A clinical counterpart of amplification is anticipation: successive generations of individuals who inherit the abnormal gene show signs of the illness at a progressively younger age. For example, a grandfather may not have been diagnosed with myotonic dystrophy until he was 38 years old. At that age, he already had an asymptomatic boy and girl who both carried the gene. The son and daughter typically would not show signs of the illness until they reached 26 years; however, by then, they might each have had several of their own children. Anticipation would be further apparent when affected grandchildren show signs in their teenage years.

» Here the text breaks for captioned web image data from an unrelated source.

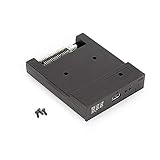 Floppy & Tape Drives-3.5" 1.44MB Sfr1m44-u100k Updated Version USB Flash Disk Floppy Drive Emulator + CD Screws Black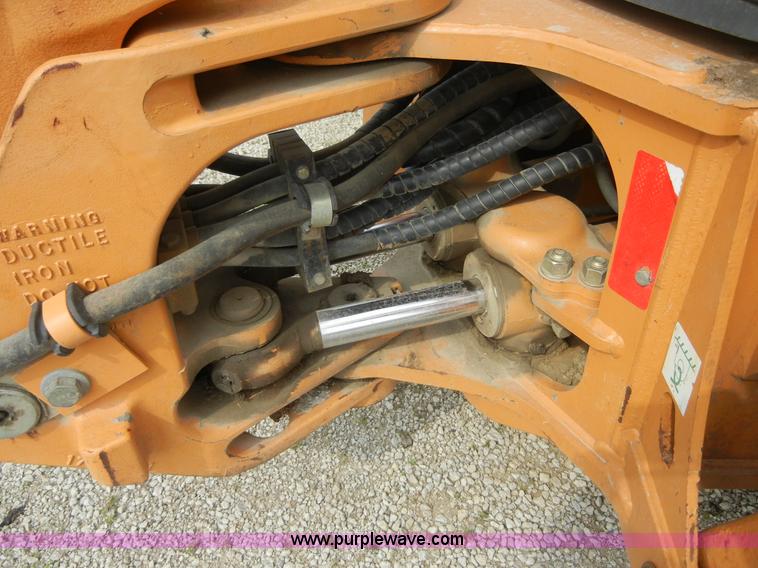 image for item 2396 2005 Case 580 Super M backhoe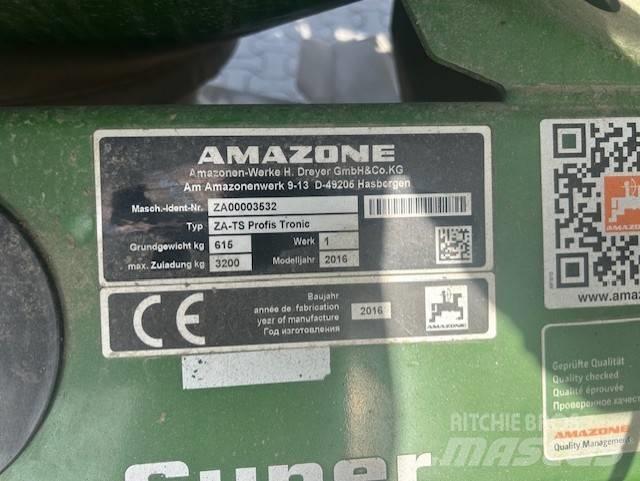 Amazone ZA-TS 3200 Разбрасыватели минеральных удобрений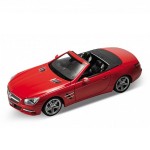 Машинка 1:24 Mercedes-Benz SL500 Welly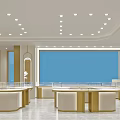 Laofengxiang Traditional Jewelry Store Since 1848 With Elegant Facade And Display Windows
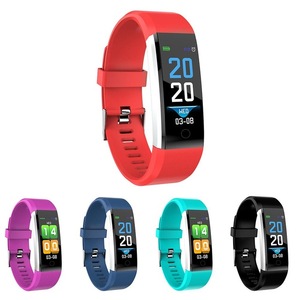 <span class=keywords><strong>ID115PLUS</strong></span> Reloj inteligente Salud Fitness Deporte Banda inteligente Pulsera Ritmo cardíaco Sangre para Android Monitor de presión Pulsera - Product Image 6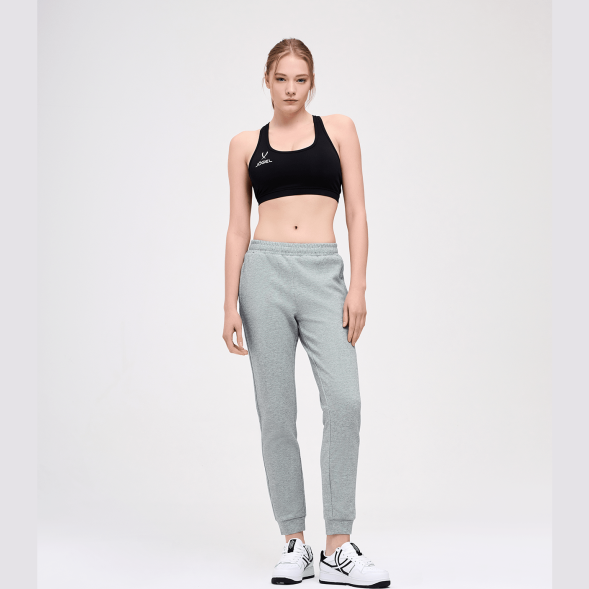 Бра тренировочное JÖGEL DIVISION PerFormDRY Training Bra W, черный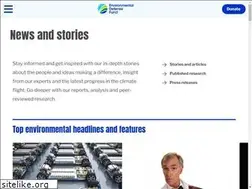 Sites similar to blogs.edf.org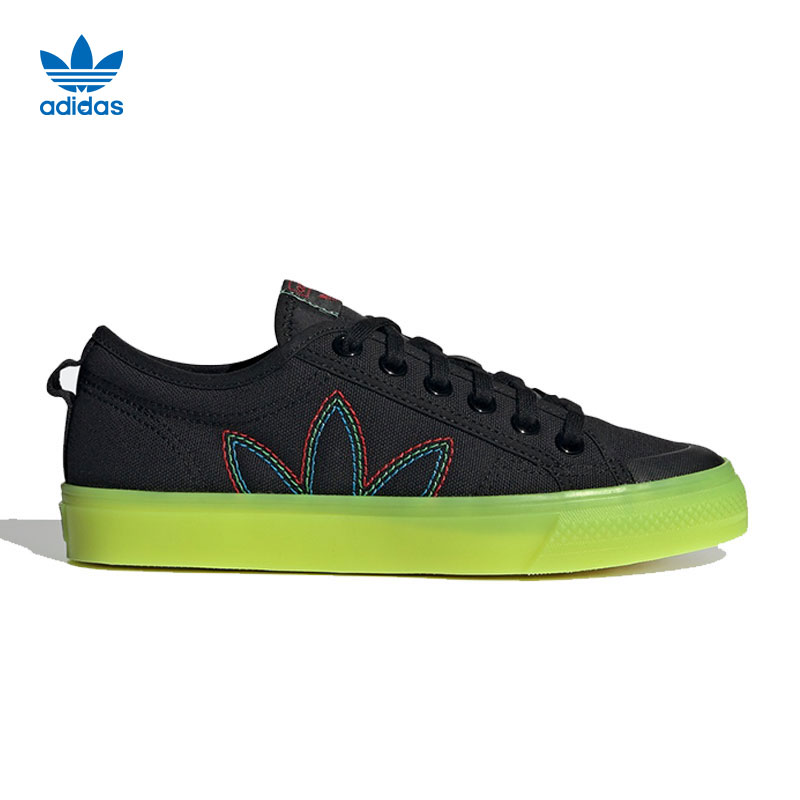 adidas阿迪达斯授权三叶草女鞋nizza运动休闲鞋板鞋fx900437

In the classic example, Huntington disease, dementia appears earlier in life and more severely in successive generations, especially when the father has transmitted the abnormal gene (see Chapter 18).
Metabolic Myopathies
A different disorder involving potassium metabolism is hypokalemic periodic paralysis, in which patients have dramatic attacks, lasting several hours to 2 days, of areflexic quadriparesis. During attacks of hypokalemia, patients remain alert and fully cognizant, breathing normally, and purposefully moving their eyes despite the widespread areflexic paralysis. Contrary to its label, periodic paralysis is irregular and not “periodic.” The attacks tend to occur spontaneously every few weeks, but exercise, sleep, or large carbohydrate meals often precipitate them. Although attacks resemble sleep paralysis and cataplexy (see Chapter 17), they are differentiated by a longer duration and hypokalemia. Hypokalemic periodic paralysis, sleep paralysis, and cataplexy all differ from psychogenic episodes by their areflexia.
Administration of atypical neuroleptics, particularly clozapine, as well as typical dopamine-blocking ones, causes a mostly asymptomatic elevation of CK serum concentrations. In as many as 10% of patients with acute psychosis, the CK concentration increases to fivefold or greater levels. Physicians might find that medication injections, excessive physical activity, or subclinical neuroleptic-induced parkinsonism or dystonia (see Chapter 18) are responsible for this elevation. An asymptomatic, isolated, mild to moderate CK elevation should not automatically trigger a diagnosis of neuroleptic-malignant syndrome (see below); however, physicians should assess the patient for other parameters of muscle breakdown and repeat the CK determination in 48 hours.